• **What the task asks**
Copy the records below in full and leave every image out of the copy.

• **Data**

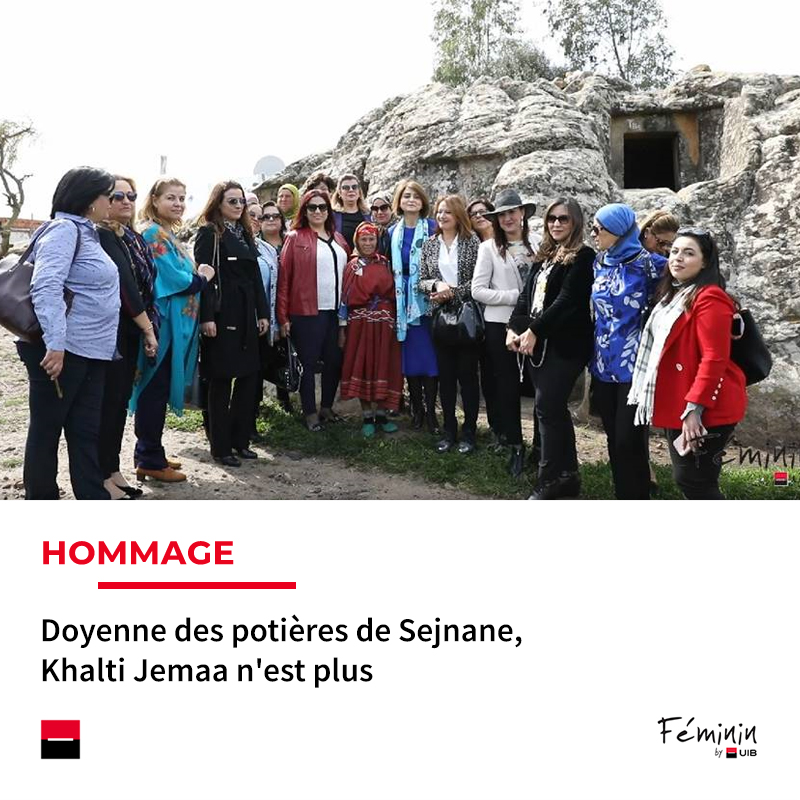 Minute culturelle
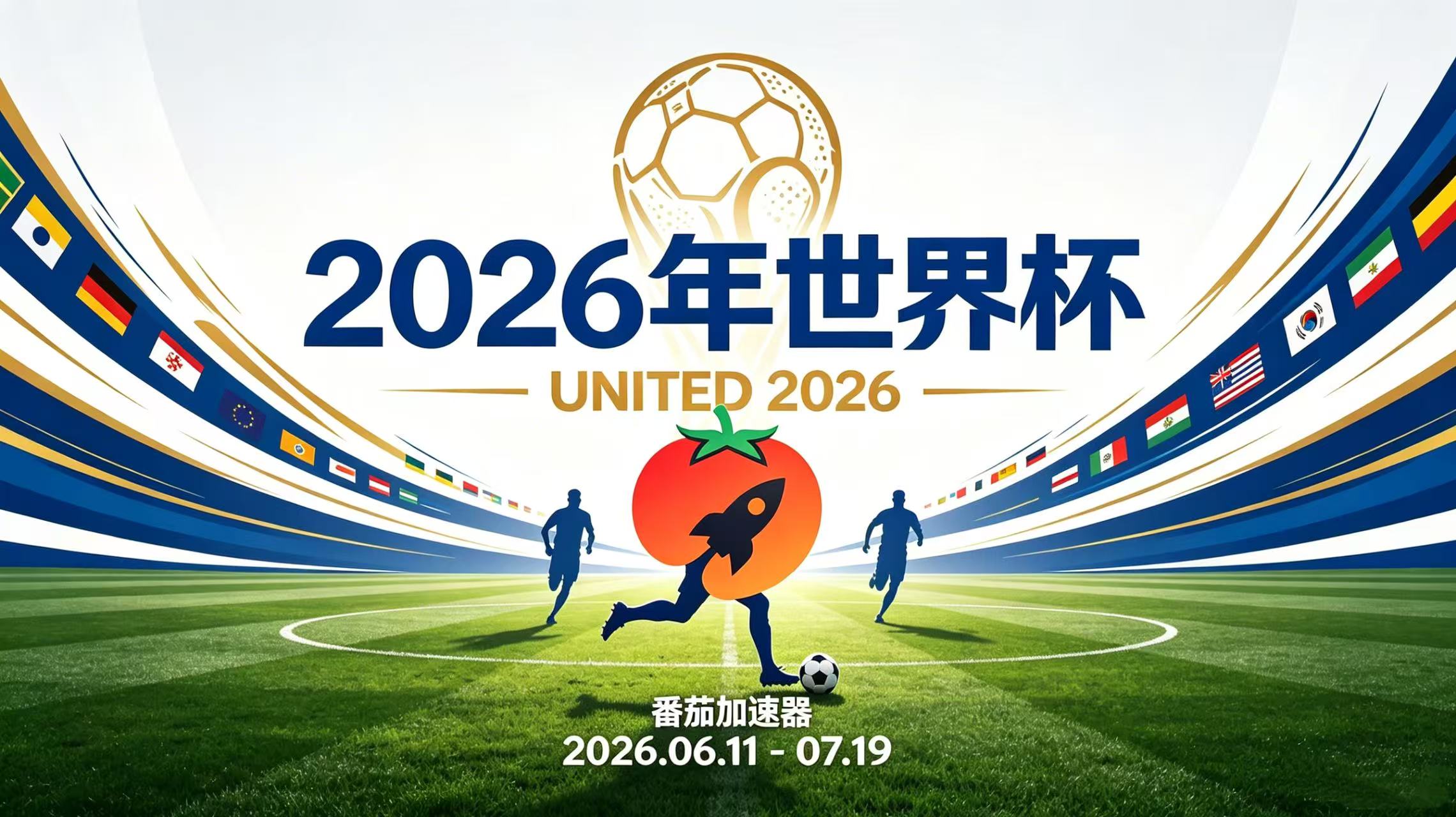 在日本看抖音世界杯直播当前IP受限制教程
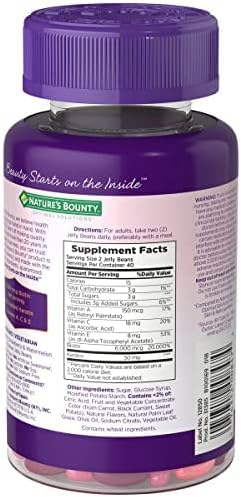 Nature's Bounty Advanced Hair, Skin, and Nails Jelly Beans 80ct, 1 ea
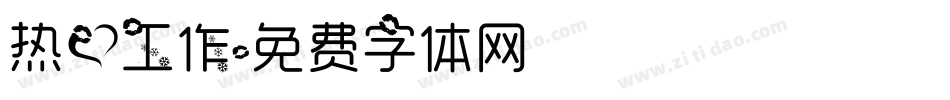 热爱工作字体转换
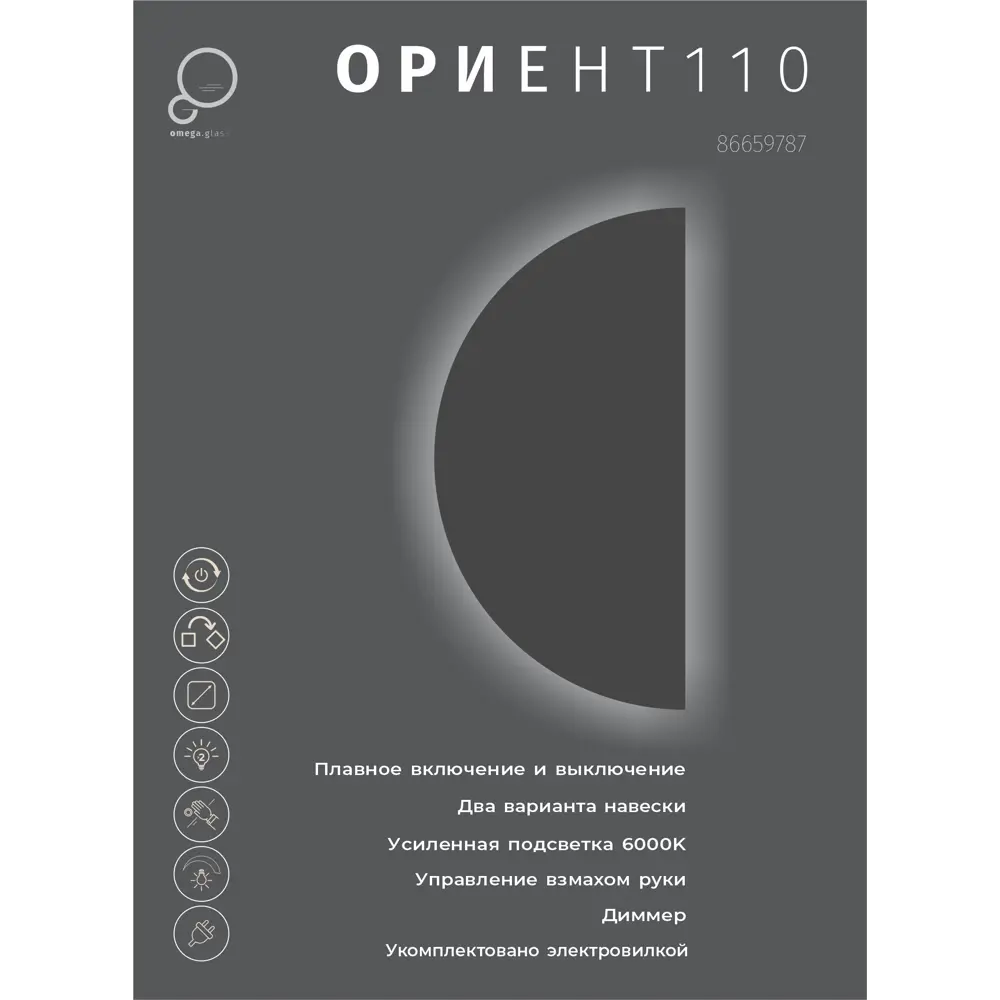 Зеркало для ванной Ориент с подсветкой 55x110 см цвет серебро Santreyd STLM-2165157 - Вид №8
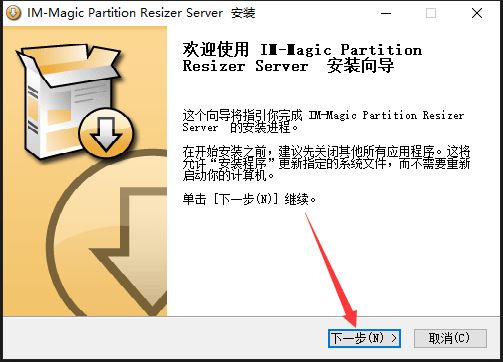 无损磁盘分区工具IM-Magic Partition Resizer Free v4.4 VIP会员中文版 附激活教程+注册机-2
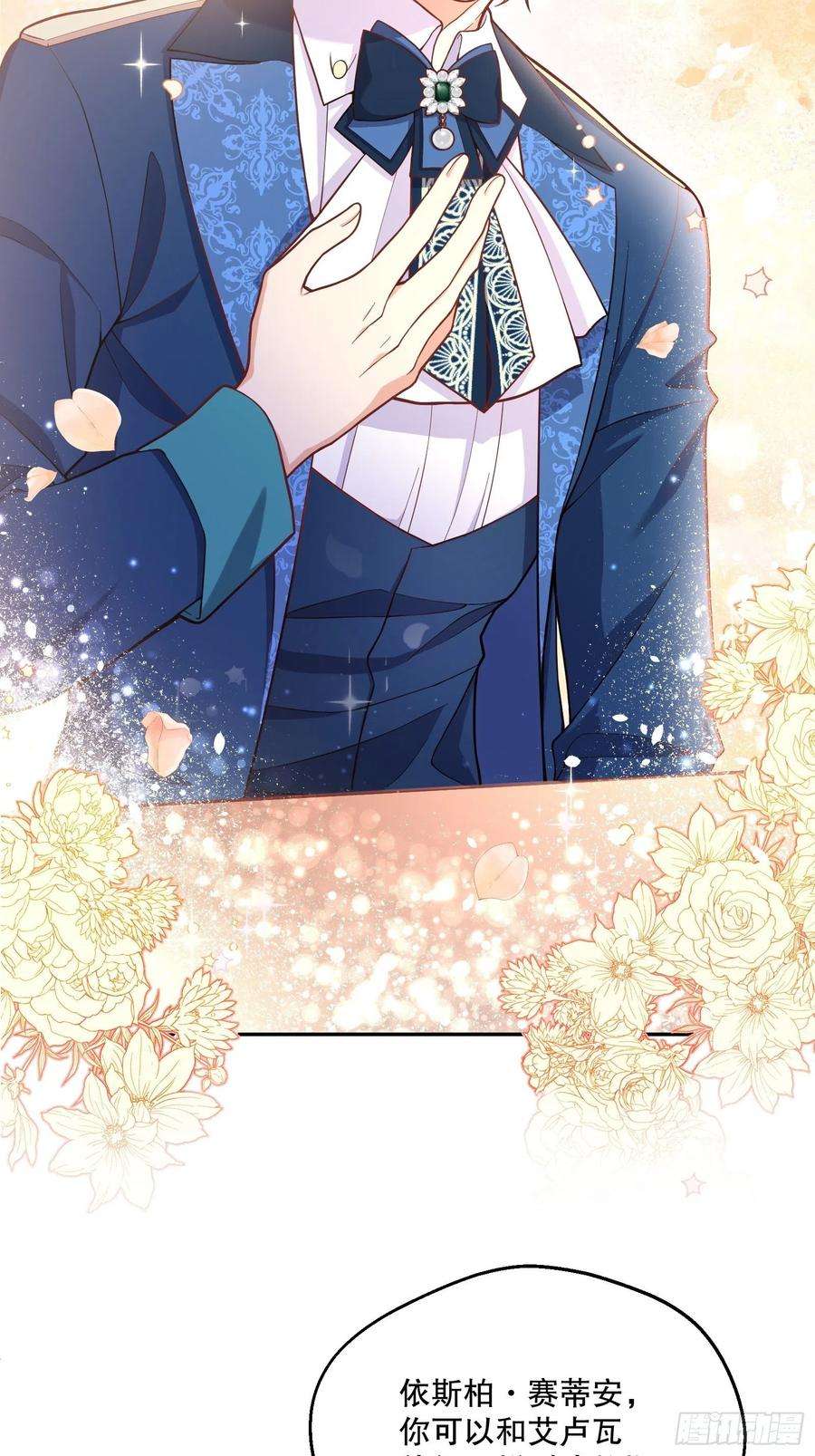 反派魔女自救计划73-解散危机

• **Written solution**
 Minute culturelle
 在日本看抖音世界杯直播当前IP受限制教程
 Nature's Bounty Advanced Hair, Skin, and Nails Jelly Beans 80ct, 1 ea
 热爱工作字体转换
 Зеркало для ванной Ориент с подсветкой 55x110 см цвет серебро Santreyd STLM-2165157 - Вид №8
 无损磁盘分区工具IM-Magic Partition Resizer Free v4.4 VIP会员中文版 附激活教程+注册机-2
 反派魔女自救计划73-解散危机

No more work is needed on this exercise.